Looking forward to the return of one of Manchester's best clubs from the last 10 years - here's what they say:
LIVE: AÉREA NEGROT (BPITCH CONTROL) & HIEM (NANG RECORDS)
Club Suicide is a misguided attempt to map the space between leftfield pop, old punk (funk), new electro and off-kilter techno. You could say 'anything goes', but it doesn't. Not really. Between 2000 and 2004, Suicide ran sporadically and chaotically at a pub in the Arndale (now demolished) and Charlie's. Live turns were crucial to the night and Club Suicide gave Manchester debuts to, among others, Patrick Wolf and M.I.A. The 'DJs' didn't mix (they still can't), but people danced. Honestly.
On Saturday July 13, Club Suicide returns for a one-off continuation. No classics, no nostalgia, no pandering. Instead, we will pick-up where we left off and, for one night, hopefully present a unique collision (car crash?) of musical styles for curious disco dissidents.
On Saturday July 13, Club Suicide returns for a one-off continuation. No classics, no nostalgia, no pandering. Instead, we will pick-up where we left off and, for one night, hopefully present a unique collision (car crash?) of musical styles for curious disco dissidents.
Playing live: Aérea Negrot, the 21st century Berlin chanteuse and Venezuelan force of nature, whose Arabxilla on BPitch Control was one of the most distinctive albums of recent years. Aérea's music may be filed as house or techno, she may be a sometime collaborator with Hercules & Love Affair, but this is 4/4 channelled by a woman equal-parts Grace Jones, Maria Callas and Klaus Nomi. Google her, now, and tell us that operatic, electronic eruption isn't one of the strangest, most thrilling noises you've heard, this year. See? You can’t, can you?

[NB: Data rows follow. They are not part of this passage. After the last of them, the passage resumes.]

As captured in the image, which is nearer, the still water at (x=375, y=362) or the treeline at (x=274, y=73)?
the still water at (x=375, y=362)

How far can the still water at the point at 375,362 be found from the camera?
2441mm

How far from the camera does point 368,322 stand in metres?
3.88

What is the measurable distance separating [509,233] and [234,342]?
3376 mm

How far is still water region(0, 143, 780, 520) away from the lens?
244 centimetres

Closer to home, we also welcome our friends and yours, Sheffield's mighty Hiem. The Steel City lineage of peculiar, clangy electronic pop remains one of Club Suicide's key inspirations, and with Hiem's debut album, Escape From Division Street, recently re-released by Nang Records, fate was clearly telling us to get Nico and Bozz involved. Expect: facepaint, fleet disko, fat synths and plenty of that trademark surly SoYo wit.

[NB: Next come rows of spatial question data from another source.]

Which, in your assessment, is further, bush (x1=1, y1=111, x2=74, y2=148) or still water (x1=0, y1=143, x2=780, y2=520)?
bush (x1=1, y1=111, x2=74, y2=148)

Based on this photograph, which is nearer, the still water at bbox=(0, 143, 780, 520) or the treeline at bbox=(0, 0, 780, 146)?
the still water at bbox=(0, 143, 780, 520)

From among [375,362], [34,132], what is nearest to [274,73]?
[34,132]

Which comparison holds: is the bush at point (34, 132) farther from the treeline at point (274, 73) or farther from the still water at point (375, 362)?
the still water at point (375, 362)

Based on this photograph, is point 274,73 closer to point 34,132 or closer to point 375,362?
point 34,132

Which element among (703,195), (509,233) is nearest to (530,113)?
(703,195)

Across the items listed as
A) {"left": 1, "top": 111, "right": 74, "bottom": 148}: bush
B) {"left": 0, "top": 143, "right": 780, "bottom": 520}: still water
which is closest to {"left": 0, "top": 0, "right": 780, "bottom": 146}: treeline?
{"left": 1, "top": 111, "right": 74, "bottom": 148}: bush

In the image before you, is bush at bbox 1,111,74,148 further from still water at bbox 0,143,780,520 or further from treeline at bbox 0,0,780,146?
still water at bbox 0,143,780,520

WHY? WHY? WHY ARE WE DOING THIS NOW?
Someone asked us, basically. Bill Campbell is the creator of Islington Mill and a one-time Suicide regular: "For me, the early Club Suicide nights at John Willie Lees reasserted a DIY, John Peel-esque spirit in Manchester, bringing together various generations of misfits, and giving them a new home. The music, post-punk, synth pop and noisy garage rock, sat perfectly alongside the emerging electroclash scene, putting it in context without nostalgia. It reignited a sense of just-do-it in me personally and, in the friends I made there, brought two distinct music and art crowds together in a way that has informed much of what we now do at the Mill. That is, bringing people together to explore what is possible."
Which is a very nice way of Bill saying that he spent a lot of time at Suicide, "drunk" and "dancing". Ultimately - in fact, primarily - that is all there is to it. See you there.